Greetings infidels, a fantastic read today by Steven Hayward in the WSJ on the comparisons between Obama and Reagan on the differences of how they got their respective economic plans through Congress in their first 200 days.
This quote is quite telling:
One of the main themes that emerges from the IAP [Initial Actions Project] report is that Reagan and his team didn’t assume that a landslide victory meant they had a mandate to do whatever they wanted. To the contrary, the report’s authors, Richard Wirthlin and David Gergen, wrote: “The election was not a bestowal of political power, but a stewardship opportunity for us to reconsider and restructure the political agenda for the next two decades. The public has sanctioned the search for a new public philosophy to govern America.”
Establishing a new governing philosophy, in other words, would require sustained public argument — something for which Reagan had an abiding instinct. Even in private sessions with Democrats, Reagan relished vigorous arguments about the welfare state. This was much to the annoyance of then House Speaker Tip O’Neill, who just wanted to cut deals.
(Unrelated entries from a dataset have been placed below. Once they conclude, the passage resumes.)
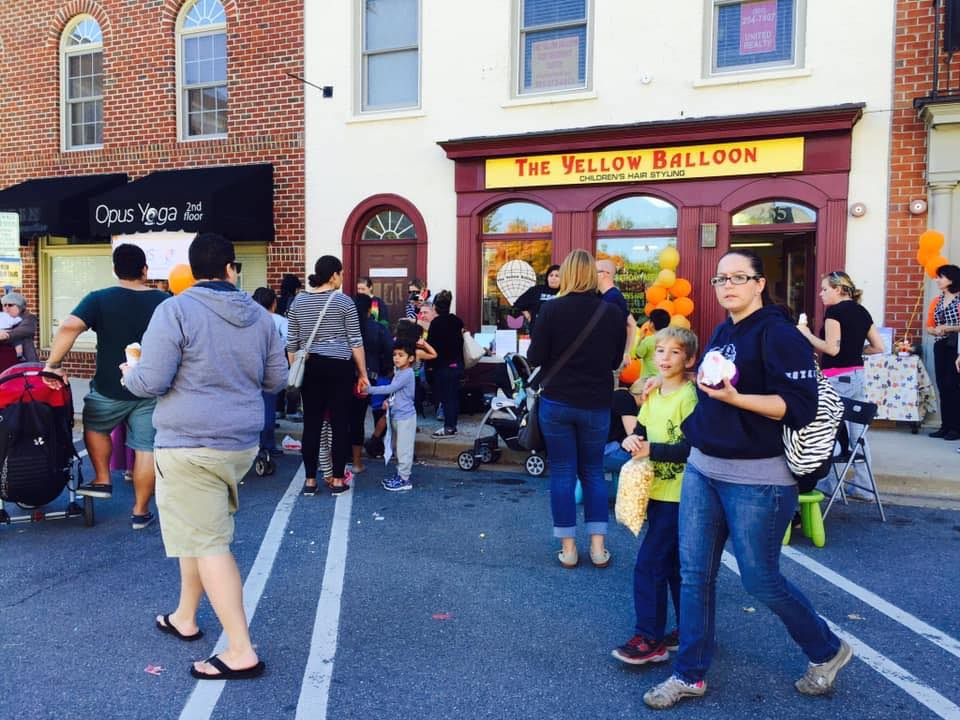Crowd gathered outside The Yellow Balloon storefront on a busy street, with people walking and chatting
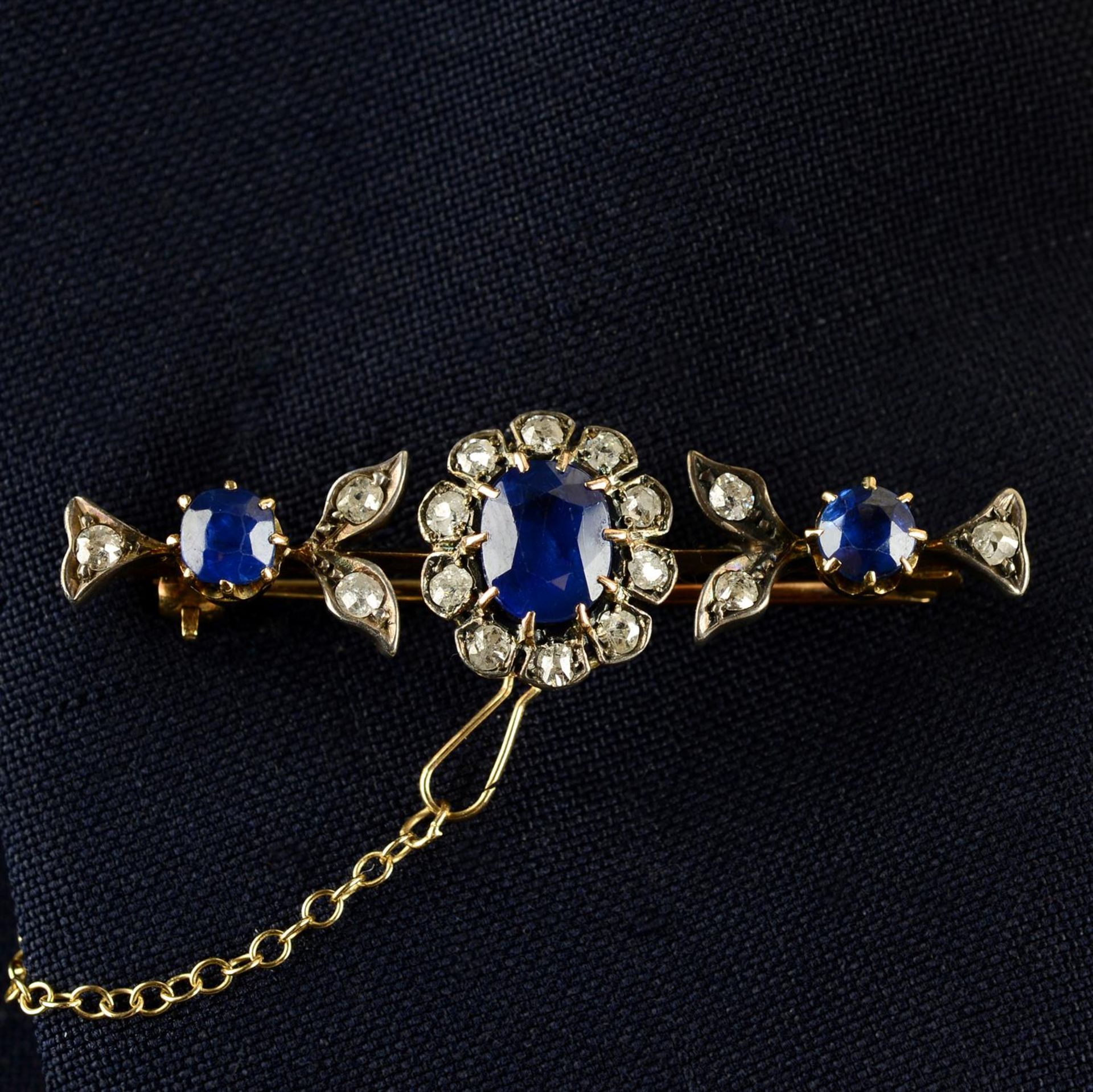 A late Victorian 15ct gold sapphire and old-cut diamond floral bar brooch.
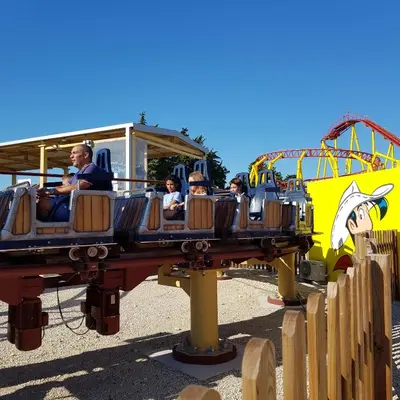 a group of people riding on a roller coaster at vacances en provence cyprès in Mormoiron
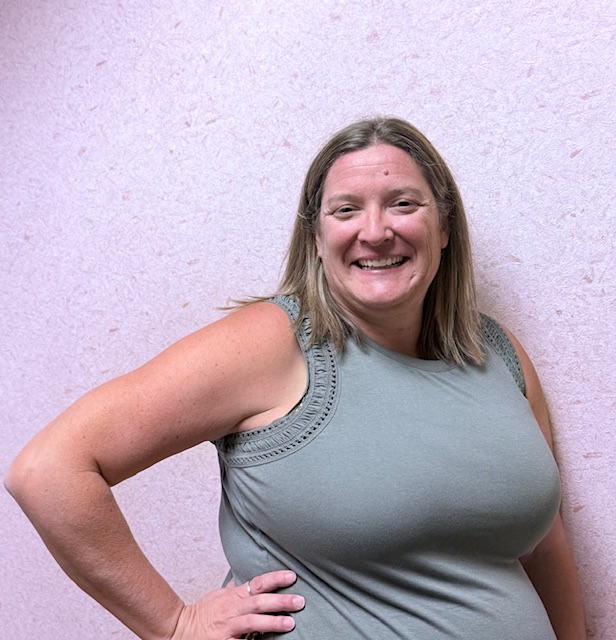 Smiling woman with long hair poses with one hand on her hip against a light pink textured wall.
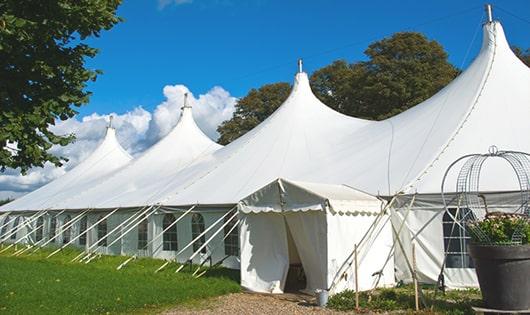 a row of blue portable restrooms waiting to be used at a special event in Dedham, MA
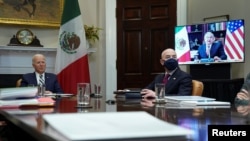 U.S. President Joe Biden and Homeland Security Secretary Alejandro Mayorkas listen during a virtual bilateral meeting with Mexican President Andres Manuel Lopez Obrador from the White House in Washington, March 1, 2021. 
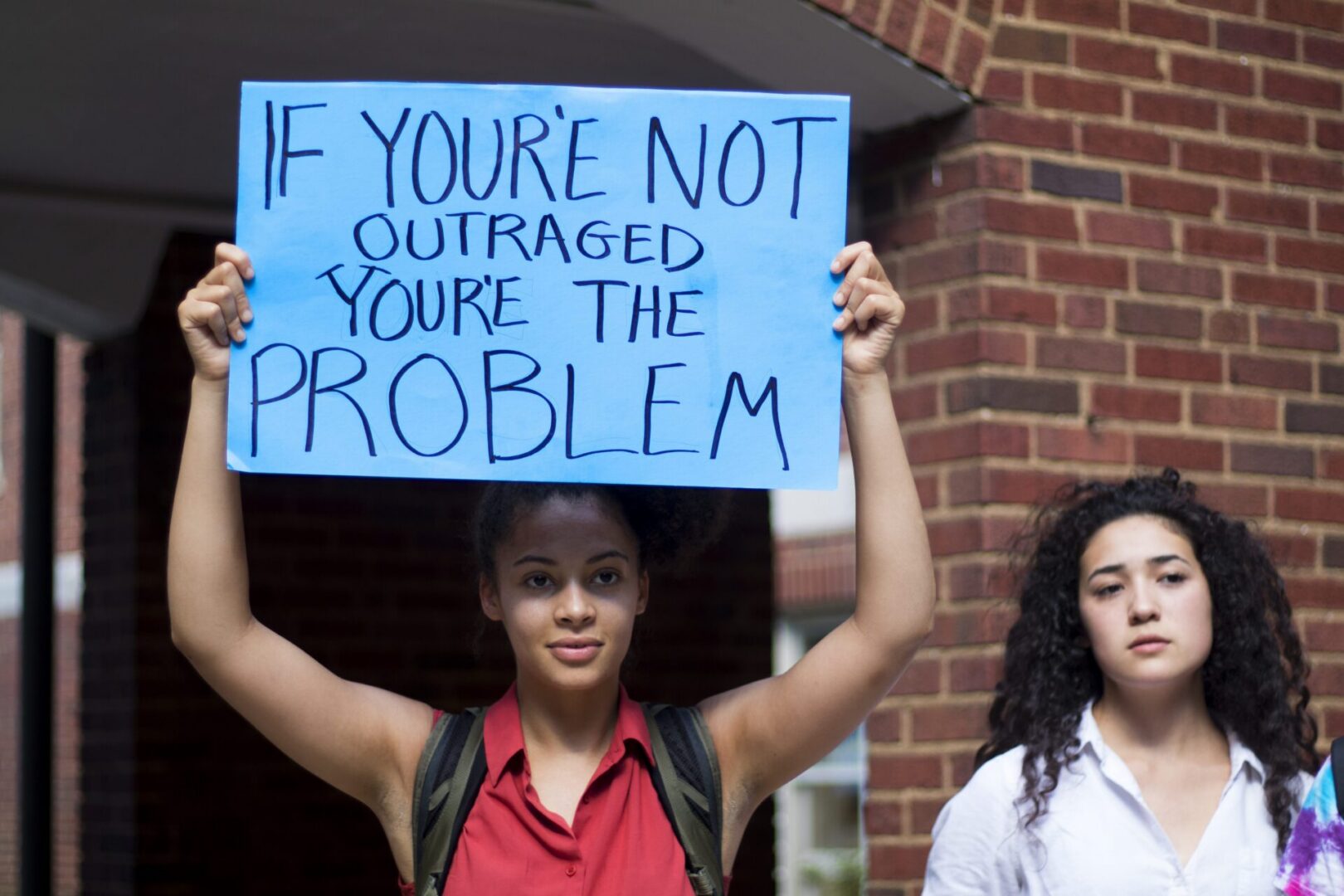 Protest sign about outrage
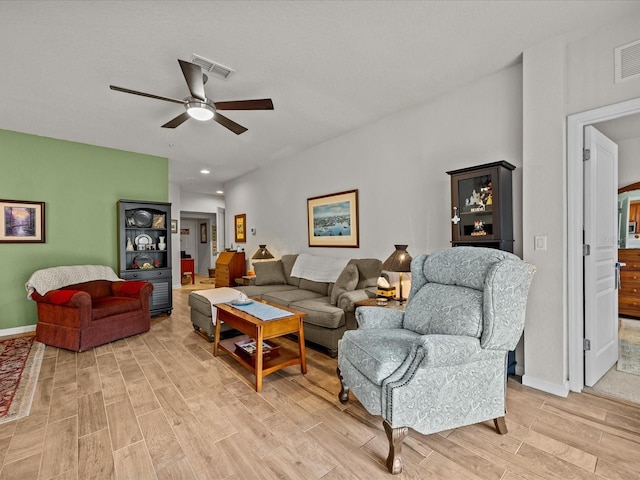 living room featuring light wood-type flooring, visible vents, ceiling fan, and baseboards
Reagan never attempted to stifle debate by saying “I won.” The IAP [Initial Actions Project] noted that President Jimmy Carter “failed to realize that leadership means more than ‘laying it all out;’ it also means keeping at it.” Like Mr. Carter, Mr. Obama seems peeved that Washington won’t roll over for him.
The IAP report understood that the American people “are yet to be convinced that Mr. Reagan’s policies will work.” Relying on his skills as “the great communicator,” the IAP recommended that the president focus on “the outlining of broad strategic policy outlines, and not on narrow programs” and that his explanations be “simple, straightforward and understandable.”
Translation for Mr. Obama: Don’t go on TV to talk about the stimulative effects of “weatherization.” Even Jon Stewart thought that was lame.